While the term genocide was first introduced after the Holocaust in 1949, charges of genocide and genocidal intent continue to arise from conflicts that are regularly headline news. Even amid ongoing wars and persecution, the legal bar for establishing genocidal intent is difficult to meet, and establishing international consensus about whether genocide is taking place has proven difficult

As we sit with the strong emotions that investigations of genocide elicit, there is also an important opportunity to think critically about the specific historical and contemporary conditions under which genocide has occurred.

Below are 8 classroom resources that educators can use to unite head, heart, and conscience in their instruction on genocides past and present.


Historical Resources

Holocaust and Human Behavior
Holocaust and Human Behavior is a program for middle and high school that engages students and teachers in a study of the Holocaust through the lens of human behavior. Students make the essential connection between history and themselves. By using the book of readings, primary sources and professional development, teachers take students on a journey through profound questions about human behavior. Originally published 40 years ago, it was updated in 2016 to reflect the latest scholarship on the Holocaust.

Totally Unofficial: Raphael Lemkin and the Genocide Convention
Born in 1900, Raphael Lemkin devoted most of his life to a single goal: making the world understand and recognize a crime so horrific that there was not even a word for it. Lemkin took a step toward his goal in 1944 when he coined the word "genocide." In 1948, the newly formed United Nations used this new word in the Convention on the Prevention and Punishment of the Crime of Genocide, a treaty that was intended to prevent any future genocides. This case study of Raphael Lemkin challenges us to think about what it will take for individuals, groups, and nations to take up Lemkin's challenge.

Teaching Night
This book helps educators lead students through a reading of Night that promotes their literacy skills, deepens their historical understanding of the Holocaust, and fosters social-emotional competencies like empathy. Our guide to the memoir offers classroom-ready activities and a rich collection of media that take students on an exploration of these central questions.

Crimes Against Humanity and Civilization: The Genocide of the Armenians
This series of eight lessons is organized as a mini-unit for teaching the Armenian Genocide.

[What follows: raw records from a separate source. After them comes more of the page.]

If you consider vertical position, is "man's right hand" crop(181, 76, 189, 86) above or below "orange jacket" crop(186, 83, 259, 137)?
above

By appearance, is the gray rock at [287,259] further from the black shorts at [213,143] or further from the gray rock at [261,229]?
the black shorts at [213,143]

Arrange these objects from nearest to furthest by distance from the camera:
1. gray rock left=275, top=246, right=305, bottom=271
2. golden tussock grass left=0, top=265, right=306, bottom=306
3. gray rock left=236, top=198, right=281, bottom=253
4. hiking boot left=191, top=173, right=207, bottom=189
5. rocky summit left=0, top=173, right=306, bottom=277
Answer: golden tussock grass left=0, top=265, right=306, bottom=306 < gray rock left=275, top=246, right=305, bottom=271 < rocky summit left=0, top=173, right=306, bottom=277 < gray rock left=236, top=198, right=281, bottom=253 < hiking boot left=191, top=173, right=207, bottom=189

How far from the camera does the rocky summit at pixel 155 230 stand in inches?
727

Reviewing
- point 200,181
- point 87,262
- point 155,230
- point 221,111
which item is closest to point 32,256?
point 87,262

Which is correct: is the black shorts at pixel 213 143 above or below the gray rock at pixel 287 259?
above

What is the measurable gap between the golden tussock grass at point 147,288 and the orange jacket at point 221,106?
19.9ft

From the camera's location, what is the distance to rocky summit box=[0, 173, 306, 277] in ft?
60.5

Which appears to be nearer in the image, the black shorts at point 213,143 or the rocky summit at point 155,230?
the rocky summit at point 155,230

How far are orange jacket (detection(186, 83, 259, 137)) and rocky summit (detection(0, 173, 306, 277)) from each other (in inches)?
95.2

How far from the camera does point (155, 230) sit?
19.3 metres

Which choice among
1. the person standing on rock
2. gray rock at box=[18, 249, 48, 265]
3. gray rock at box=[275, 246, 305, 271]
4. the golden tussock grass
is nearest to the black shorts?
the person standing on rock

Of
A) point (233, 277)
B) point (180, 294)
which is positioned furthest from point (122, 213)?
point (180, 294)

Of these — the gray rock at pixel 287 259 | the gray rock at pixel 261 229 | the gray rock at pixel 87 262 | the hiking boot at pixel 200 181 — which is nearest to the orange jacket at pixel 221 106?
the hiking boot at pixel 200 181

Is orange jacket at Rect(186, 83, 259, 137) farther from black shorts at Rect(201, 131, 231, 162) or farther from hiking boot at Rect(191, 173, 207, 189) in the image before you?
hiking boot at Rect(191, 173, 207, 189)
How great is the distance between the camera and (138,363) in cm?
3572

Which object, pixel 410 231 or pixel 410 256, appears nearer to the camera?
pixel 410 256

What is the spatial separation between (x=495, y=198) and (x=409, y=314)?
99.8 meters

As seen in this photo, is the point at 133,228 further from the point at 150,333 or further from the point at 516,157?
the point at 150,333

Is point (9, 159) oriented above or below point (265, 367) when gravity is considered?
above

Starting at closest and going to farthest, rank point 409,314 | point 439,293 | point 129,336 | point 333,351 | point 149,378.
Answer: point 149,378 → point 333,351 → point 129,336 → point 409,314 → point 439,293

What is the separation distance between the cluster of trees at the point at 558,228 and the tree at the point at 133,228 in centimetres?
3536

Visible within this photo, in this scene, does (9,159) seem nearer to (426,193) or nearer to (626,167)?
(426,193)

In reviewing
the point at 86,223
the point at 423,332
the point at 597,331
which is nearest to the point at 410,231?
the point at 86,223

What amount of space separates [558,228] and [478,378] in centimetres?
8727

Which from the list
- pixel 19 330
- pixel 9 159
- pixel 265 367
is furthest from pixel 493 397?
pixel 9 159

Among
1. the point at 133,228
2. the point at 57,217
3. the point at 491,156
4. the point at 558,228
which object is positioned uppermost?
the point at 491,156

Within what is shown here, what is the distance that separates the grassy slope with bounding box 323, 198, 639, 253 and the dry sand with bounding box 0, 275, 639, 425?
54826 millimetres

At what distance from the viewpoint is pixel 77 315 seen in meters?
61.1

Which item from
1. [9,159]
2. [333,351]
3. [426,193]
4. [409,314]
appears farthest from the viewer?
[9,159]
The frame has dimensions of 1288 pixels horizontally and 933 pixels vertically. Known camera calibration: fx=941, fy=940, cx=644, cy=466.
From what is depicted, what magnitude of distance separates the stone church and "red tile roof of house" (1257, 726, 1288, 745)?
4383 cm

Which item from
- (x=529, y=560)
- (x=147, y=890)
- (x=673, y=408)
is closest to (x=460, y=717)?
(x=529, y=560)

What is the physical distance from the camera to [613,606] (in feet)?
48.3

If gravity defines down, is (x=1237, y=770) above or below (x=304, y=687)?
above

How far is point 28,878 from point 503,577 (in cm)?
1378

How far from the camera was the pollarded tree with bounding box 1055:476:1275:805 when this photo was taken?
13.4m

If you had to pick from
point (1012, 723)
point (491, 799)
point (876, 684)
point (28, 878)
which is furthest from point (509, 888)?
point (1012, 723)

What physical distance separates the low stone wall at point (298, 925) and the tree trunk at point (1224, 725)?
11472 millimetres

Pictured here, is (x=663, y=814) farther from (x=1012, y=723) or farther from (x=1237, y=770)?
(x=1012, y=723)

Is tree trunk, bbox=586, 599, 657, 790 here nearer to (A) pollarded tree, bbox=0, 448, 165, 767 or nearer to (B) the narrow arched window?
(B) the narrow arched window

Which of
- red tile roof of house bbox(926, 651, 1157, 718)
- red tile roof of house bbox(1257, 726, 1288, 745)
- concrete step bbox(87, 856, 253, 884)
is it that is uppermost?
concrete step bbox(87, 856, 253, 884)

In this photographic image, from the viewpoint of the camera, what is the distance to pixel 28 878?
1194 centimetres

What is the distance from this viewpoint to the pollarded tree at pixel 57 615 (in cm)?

The Nanjing Atrocities: Crimes of War
The Nanjing Atrocities: Crimes of War details the events unfolding in China and Japan in the years leading up to World War II in East Asia, and the Japanese occupation of the city of Nanjing, China, in 1937. Following our guiding scope and sequence, this resource lays a broad framework and contains an in-depth examination of the war crimes known today as the Nanjing Atrocities.

Contemporary Resources

What Is Genocide?
Since 2022, charges of genocide and genocidal intent have arisen from conflicts that are regularly front page news. Coined as a moral and legal concept and codified as an international crime in the aftermath of World War II and the Holocaust, genocide is considered among the most serious offenses that a government, military, or other organized group can commit. Use this explainer to help students understand the meaning, gravity, and history of the concept and crime of genocide as well as the international laws and organizations that were created to prevent and prosecute it.

The Psychology of Genocidal Behavior
In this video, psychologist James Edward Waller brings a psychological lens to understanding why people commit genocidal acts.

Human Rights in the News
On December 10, 1948, the United Nations adopted the Universal Declaration of Human Rights (UDHR), a historic commitment to universal rights. In this Teaching Idea, students use the UDHR as a framework for understanding both the progress that has been made since 1948 and the areas where we continue to fall short in protecting and promoting human rights. This analysis can inspire and motivate students to dedicate themselves to the cause of human rights worldwide by promoting them in the “small places close to home,” which is where, according to Eleanor Roosevelt, they begin.